- Exercise prompt
Exactly reproduce the lines from the line that has "Maximum E-field enhancement factors are" down to the last line of the entries, inclusive.
------------------------
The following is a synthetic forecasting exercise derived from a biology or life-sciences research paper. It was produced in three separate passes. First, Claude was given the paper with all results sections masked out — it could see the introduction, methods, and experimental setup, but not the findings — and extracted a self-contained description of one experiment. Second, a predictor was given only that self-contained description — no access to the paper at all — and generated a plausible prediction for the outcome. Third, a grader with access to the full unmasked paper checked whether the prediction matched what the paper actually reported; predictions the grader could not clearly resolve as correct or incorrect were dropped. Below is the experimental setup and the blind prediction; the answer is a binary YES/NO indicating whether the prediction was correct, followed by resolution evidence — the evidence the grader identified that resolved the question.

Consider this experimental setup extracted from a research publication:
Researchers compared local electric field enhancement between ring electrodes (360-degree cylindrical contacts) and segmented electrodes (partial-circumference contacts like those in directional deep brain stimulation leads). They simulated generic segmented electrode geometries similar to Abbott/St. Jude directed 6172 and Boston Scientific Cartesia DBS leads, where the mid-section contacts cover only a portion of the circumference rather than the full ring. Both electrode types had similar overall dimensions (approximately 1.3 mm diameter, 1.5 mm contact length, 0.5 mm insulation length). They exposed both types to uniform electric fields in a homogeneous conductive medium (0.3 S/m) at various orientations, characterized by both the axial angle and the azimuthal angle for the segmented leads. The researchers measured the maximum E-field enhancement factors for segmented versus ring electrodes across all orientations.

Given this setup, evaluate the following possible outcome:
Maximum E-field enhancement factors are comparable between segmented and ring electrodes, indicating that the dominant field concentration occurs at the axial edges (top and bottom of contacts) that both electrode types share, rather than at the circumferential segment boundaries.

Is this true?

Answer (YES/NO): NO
------------------------
- Exercise output
Maximum E-field enhancement factors are comparable between segmented and ring electrodes, indicating that the dominant field concentration occurs at the axial edges (top and bottom of contacts) that both electrode types share, rather than at the circumferential segment boundaries.

Is this true?

Answer (YES/NO): NO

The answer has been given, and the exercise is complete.